--- BRIEF ---
Please pick up the SAS checking-account distribution walkthrough below and continue it from its final sentence.

--- PASSAGE GIVEN ---
---*---

Thus, both the CUSTOMER and CHCKACCT segments are returned. The new SAS data
set contains three variables: CHECK_AMOUNT (from the CHCKACCT segment), ZIPRANGE
(created from the CUSTZIP value in the CUSTOMER segment), and BALRANGE (created
from the BALANCE variable). The distribution information is produced by the
TABULATE procedure from the DISTRIBC data set.
The numbered comments following this program correspond
to the numbered statements in the program:
1 data distribc;
2 length ziprange $11;
3 keep ziprange
check_amount
balrange;
4 retain ssa1 'CUSTOMER*D '
ssa2 'CHCKACCT ';
5 infile acctsam dli ssa=(ssa1,ssa2) status=st
pcbno=3;
6 input @162 zip_code $char10.
@238 check_amount pd5.2;
7 if st ¬= ' ' and
st ¬= 'CC' and
st ¬= 'GA' and
st ¬= 'GK' then
8 if st = 'GE' then
do;
_error_ = 0;
stop;
end;
9 else
do;
file log;
put _all_;
10 abort;
end;
11 balrange=check_amount;
12 ziprange=substr(zip_code,1,4)
||'0-'||substr(zip_code,1,4)||'9';
title 'Checking Account Balance Distribution
By ZIP Code';
13 proc format;
value balrang
low-249.99 = 'under $250'
250.00-1000.00 = '$250 - $1000'
1000.01-high = 'over $1000';
14 proc tabulate data=distribc;
class ziprange balrange;
var check_amount;
label balrange='balance range';
label ziprange='ZIP code range';
format ziprange $char11. balrange balrang.;
keylabel sum= '$ total' mean ='$ average'
n='# of accounts';
table ziprange*(balrange all),
check_amount*(sum*f=14.2 mean*f=10.2 n*f=4);
run;
|
The DATA statement specifies DISTRIBC
as the name of the SAS data set created by this DATA step. |
|
The length of the new variable ZIPRANGE
is set. |
|
The new data set will contain only
the three variables specified in the KEEP statement. |
|
The RETAIN statement specifies values
for the two SSA variables, SSA1 and SSA2. SSA1 is an unqualified SSA for the
CUSTOMER segment with the command code for a path call, *D. This command code
means that the CUSTOMER segment is returned along with the CHCKACCT segment
that is its child. SSA2 is an unqualified SSA for the CHCKACCT segment. Without
the *D command code in SSA1, only the target segment, CHCKACCT, would be returned.

---*---

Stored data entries
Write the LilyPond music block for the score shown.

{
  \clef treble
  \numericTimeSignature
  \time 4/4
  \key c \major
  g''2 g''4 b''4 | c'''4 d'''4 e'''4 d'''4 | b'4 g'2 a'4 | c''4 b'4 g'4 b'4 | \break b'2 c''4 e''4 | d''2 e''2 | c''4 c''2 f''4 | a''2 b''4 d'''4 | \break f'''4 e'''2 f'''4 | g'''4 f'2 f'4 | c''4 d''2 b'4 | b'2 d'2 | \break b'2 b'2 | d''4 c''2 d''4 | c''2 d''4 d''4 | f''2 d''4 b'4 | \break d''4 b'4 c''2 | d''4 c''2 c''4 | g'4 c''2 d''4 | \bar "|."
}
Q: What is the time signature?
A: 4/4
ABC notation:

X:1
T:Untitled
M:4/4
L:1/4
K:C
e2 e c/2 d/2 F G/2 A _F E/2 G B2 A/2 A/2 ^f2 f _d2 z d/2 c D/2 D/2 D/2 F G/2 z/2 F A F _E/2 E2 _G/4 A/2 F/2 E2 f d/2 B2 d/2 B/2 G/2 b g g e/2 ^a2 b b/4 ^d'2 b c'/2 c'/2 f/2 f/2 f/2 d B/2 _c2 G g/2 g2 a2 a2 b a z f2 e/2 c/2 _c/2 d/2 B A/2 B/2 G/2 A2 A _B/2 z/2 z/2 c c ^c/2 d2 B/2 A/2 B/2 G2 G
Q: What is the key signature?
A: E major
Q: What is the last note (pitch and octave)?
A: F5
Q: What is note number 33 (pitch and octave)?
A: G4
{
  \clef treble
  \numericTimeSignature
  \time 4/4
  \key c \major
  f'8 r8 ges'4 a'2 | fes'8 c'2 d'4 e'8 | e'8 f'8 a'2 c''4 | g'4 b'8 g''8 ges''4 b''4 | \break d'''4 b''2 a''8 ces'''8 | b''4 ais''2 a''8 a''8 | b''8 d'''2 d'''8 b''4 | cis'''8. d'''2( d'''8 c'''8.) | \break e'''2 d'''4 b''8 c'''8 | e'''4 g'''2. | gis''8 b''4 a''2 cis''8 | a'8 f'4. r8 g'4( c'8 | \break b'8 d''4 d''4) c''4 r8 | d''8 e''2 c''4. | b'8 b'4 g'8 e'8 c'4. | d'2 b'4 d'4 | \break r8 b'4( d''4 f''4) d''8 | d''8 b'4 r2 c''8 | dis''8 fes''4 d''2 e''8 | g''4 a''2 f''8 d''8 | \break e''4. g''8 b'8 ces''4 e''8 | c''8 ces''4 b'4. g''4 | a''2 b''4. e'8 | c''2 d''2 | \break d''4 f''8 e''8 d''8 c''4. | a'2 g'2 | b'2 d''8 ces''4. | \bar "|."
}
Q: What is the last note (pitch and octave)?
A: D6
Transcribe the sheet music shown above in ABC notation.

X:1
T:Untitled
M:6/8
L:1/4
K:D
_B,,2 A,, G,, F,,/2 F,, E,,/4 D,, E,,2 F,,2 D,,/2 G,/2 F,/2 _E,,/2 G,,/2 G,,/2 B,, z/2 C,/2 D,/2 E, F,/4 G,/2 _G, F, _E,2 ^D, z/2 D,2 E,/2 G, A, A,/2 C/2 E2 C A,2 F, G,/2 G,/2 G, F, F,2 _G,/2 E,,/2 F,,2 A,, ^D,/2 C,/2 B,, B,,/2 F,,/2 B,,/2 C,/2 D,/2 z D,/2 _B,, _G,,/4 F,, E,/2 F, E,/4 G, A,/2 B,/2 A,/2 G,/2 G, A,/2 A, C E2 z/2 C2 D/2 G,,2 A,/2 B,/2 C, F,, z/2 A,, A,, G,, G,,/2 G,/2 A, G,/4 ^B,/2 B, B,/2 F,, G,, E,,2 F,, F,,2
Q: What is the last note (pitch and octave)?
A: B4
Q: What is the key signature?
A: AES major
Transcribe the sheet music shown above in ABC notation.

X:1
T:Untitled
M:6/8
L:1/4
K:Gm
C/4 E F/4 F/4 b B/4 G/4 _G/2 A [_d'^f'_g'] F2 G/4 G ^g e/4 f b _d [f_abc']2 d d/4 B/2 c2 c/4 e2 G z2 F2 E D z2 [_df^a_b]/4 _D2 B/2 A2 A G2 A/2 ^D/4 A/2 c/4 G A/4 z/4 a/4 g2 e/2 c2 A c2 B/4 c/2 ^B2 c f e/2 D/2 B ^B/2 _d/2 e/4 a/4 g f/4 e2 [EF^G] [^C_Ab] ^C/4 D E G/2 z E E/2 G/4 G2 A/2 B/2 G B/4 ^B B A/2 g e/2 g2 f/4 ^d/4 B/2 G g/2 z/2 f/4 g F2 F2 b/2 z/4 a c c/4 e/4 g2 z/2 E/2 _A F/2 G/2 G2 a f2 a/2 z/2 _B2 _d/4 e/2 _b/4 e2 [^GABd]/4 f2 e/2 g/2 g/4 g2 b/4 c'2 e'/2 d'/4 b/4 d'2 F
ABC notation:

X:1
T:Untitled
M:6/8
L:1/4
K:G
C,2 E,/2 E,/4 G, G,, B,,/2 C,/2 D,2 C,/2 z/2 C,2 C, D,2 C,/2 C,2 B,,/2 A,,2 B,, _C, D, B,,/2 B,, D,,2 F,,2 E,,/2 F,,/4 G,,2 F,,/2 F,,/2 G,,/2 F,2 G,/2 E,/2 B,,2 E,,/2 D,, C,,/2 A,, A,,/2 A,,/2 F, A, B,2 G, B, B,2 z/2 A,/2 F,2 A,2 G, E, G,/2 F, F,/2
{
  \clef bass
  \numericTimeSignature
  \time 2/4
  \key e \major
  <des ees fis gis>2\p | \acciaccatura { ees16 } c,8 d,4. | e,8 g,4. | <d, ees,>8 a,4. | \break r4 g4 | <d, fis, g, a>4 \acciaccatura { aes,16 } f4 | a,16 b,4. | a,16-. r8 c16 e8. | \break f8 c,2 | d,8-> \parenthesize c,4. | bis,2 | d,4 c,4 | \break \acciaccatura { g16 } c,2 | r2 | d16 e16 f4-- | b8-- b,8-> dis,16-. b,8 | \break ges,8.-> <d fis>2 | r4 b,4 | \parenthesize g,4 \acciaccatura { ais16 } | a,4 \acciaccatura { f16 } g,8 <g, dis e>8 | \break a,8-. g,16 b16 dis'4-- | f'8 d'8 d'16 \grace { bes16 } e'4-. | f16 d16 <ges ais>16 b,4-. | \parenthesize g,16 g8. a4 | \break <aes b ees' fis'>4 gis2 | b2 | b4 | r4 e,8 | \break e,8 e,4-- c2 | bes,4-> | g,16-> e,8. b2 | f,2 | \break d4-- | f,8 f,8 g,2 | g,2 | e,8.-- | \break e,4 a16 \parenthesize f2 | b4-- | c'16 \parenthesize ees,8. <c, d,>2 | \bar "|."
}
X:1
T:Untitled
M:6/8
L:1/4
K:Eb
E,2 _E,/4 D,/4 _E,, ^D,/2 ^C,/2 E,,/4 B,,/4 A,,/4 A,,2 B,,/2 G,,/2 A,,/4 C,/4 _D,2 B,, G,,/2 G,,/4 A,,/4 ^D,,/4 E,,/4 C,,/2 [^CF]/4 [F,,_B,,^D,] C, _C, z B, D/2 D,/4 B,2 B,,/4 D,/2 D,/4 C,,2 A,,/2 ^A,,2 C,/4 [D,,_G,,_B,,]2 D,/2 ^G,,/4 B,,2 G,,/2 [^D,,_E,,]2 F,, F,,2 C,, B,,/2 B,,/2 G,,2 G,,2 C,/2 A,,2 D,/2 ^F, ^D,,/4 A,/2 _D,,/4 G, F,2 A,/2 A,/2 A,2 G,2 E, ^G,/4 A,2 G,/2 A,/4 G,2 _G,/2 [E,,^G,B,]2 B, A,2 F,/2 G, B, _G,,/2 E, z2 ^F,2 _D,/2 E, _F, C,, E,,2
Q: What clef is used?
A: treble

---*---

--- SOLVED EXERCISE ---
These values are retained for each iteration of the
DATA step. The RETAIN statement, which initializes the variables, satisfies
the requirement that the length of an SSA variable be specified before the
DL/I INFILE statement is executed. |
|
The INFILE statement specifies ACCTSAM
as the PSB. The DLI specification tells SAS that the step will access DL/I resources.
Two variables containing SSAs are identified by the SSA= option, SSA1 and
SSA2. Their values were set by the earlier RETAIN statement. The STATUS= option
specifies the ST variable for status codes returned by DL/I. The PCBNO= option
specifies which PCB to use.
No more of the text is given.